> Records contained in a dataset:
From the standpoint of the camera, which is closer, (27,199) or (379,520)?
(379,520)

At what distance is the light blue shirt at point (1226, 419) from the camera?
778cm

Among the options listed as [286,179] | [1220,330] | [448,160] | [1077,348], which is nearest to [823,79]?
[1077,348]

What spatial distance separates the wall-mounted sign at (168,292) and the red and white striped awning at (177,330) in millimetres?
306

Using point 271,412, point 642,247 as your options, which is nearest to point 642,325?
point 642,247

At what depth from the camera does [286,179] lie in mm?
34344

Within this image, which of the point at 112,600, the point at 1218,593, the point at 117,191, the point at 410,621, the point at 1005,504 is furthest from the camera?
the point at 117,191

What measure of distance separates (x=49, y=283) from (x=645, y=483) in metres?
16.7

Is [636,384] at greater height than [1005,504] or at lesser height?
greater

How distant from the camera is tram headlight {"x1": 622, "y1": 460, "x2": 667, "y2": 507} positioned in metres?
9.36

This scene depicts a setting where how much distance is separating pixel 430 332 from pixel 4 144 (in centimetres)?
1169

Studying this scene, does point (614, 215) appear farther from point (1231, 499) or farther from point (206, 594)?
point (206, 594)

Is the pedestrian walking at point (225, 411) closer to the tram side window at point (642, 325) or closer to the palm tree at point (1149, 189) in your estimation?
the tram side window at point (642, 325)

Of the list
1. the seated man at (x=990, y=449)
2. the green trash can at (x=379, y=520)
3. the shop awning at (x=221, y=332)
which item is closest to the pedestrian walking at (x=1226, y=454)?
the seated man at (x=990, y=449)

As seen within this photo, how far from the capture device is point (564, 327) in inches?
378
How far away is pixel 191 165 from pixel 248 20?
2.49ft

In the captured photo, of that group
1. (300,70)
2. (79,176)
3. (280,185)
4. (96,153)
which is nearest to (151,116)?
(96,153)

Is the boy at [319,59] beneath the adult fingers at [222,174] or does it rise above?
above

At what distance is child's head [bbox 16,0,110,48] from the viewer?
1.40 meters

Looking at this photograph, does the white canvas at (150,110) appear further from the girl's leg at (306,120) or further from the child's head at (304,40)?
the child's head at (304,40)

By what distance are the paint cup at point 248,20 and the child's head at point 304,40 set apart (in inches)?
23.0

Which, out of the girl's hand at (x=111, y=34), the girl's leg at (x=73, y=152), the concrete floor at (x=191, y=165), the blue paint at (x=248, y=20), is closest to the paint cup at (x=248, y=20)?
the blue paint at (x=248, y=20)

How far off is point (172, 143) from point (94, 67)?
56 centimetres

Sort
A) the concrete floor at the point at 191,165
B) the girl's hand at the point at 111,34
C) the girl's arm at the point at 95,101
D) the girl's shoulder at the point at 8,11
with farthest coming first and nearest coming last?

> WORK TO DO: Retype, with no changes, the stretch of rows from the line containing "As seen within" through the end of the rows, including both ends.

> CORRECT ANSWER:
As seen within this photo, how far from the capture device is point (564, 327) in inches?
378
How far away is pixel 191 165 from pixel 248 20?
2.49ft

In the captured photo, of that group
1. (300,70)
2. (79,176)
3. (280,185)
4. (96,153)
which is nearest to (151,116)?
(96,153)

Is the boy at [319,59] beneath the adult fingers at [222,174] or does it rise above?
above

At what distance is child's head [bbox 16,0,110,48] from the viewer?
1.40 meters

Looking at this photograph, does the white canvas at (150,110) appear further from the girl's leg at (306,120) or further from the child's head at (304,40)?
the child's head at (304,40)

By what distance are the paint cup at point 248,20 and the child's head at point 304,40 set apart (in inches)?
23.0

Which, out of the girl's hand at (x=111, y=34), the girl's leg at (x=73, y=152), the concrete floor at (x=191, y=165), the blue paint at (x=248, y=20), is closest to the paint cup at (x=248, y=20)?
the blue paint at (x=248, y=20)

How far off is point (172, 143) from point (94, 67)?
56 centimetres

Sort
A) the concrete floor at the point at 191,165
B) the girl's hand at the point at 111,34
C) the girl's arm at the point at 95,101
D) the girl's shoulder at the point at 8,11
with farthest coming first and nearest coming last?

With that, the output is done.